* WHAT YOU NEED TO DO
Could you print all the entries exactly?

--- START ---

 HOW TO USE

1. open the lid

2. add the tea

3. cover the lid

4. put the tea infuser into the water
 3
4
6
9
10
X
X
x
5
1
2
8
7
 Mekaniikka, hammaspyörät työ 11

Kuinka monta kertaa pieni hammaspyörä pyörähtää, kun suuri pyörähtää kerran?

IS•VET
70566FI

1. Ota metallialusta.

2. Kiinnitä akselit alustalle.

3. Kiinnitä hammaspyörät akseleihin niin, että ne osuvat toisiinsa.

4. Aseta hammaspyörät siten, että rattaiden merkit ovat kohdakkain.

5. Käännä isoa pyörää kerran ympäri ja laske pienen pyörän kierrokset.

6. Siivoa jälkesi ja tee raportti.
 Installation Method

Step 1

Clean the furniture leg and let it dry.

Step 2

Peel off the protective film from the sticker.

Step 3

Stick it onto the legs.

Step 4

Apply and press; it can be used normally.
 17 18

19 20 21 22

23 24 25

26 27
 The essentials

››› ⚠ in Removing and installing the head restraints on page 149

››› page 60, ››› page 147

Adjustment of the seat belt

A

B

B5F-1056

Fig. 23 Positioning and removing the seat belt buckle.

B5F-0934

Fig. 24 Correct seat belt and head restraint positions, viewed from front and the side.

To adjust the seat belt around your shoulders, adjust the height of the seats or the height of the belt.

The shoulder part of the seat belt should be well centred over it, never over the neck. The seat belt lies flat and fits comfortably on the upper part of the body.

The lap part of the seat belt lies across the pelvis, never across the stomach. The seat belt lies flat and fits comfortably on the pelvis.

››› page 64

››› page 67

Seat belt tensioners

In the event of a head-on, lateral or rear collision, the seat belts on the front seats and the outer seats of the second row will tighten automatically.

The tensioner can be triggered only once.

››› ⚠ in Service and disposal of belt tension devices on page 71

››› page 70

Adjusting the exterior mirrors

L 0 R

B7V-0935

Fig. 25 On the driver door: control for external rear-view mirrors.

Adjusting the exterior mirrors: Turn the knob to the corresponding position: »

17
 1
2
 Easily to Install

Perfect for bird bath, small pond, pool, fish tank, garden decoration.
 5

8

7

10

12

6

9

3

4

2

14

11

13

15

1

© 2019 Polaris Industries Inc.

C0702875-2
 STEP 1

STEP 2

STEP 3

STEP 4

--- END ---

* EXPECTED ANSWER
 HOW TO USE

1. open the lid

2. add the tea

3. cover the lid

4. put the tea infuser into the water
 3
4
6
9
10
X
X
x
5
1
2
8
7
 Mekaniikka, hammaspyörät työ 11

Kuinka monta kertaa pieni hammaspyörä pyörähtää, kun suuri pyörähtää kerran?

IS•VET
70566FI

1. Ota metallialusta.

2. Kiinnitä akselit alustalle.

3. Kiinnitä hammaspyörät akseleihin niin, että ne osuvat toisiinsa.

4. Aseta hammaspyörät siten, että rattaiden merkit ovat kohdakkain.

5. Käännä isoa pyörää kerran ympäri ja laske pienen pyörän kierrokset.

6. Siivoa jälkesi ja tee raportti.
 Installation Method

Step 1

Clean the furniture leg and let it dry.

Step 2

Peel off the protective film from the sticker.

Step 3

Stick it onto the legs.

Step 4

Apply and press; it can be used normally.
 17 18

19 20 21 22

23 24 25

26 27
 The essentials

››› ⚠ in Removing and installing the head restraints on page 149

››› page 60, ››› page 147

Adjustment of the seat belt

A

B

B5F-1056

Fig. 23 Positioning and removing the seat belt buckle.

B5F-0934

Fig. 24 Correct seat belt and head restraint positions, viewed from front and the side.

To adjust the seat belt around your shoulders, adjust the height of the seats or the height of the belt.

The shoulder part of the seat belt should be well centred over it, never over the neck. The seat belt lies flat and fits comfortably on the upper part of the body.

The lap part of the seat belt lies across the pelvis, never across the stomach. The seat belt lies flat and fits comfortably on the pelvis.

››› page 64

››› page 67

Seat belt tensioners

In the event of a head-on, lateral or rear collision, the seat belts on the front seats and the outer seats of the second row will tighten automatically.

The tensioner can be triggered only once.

››› ⚠ in Service and disposal of belt tension devices on page 71

››› page 70

Adjusting the exterior mirrors

L 0 R

B7V-0935

Fig. 25 On the driver door: control for external rear-view mirrors.

Adjusting the exterior mirrors: Turn the knob to the corresponding position: »

17
 1
2
 Easily to Install

Perfect for bird bath, small pond, pool, fish tank, garden decoration.
 5

8

7

10

12

6

9

3

4

2

14

11

13

15

1

© 2019 Polaris Industries Inc.

C0702875-2
 STEP 1

STEP 2

STEP 3

STEP 4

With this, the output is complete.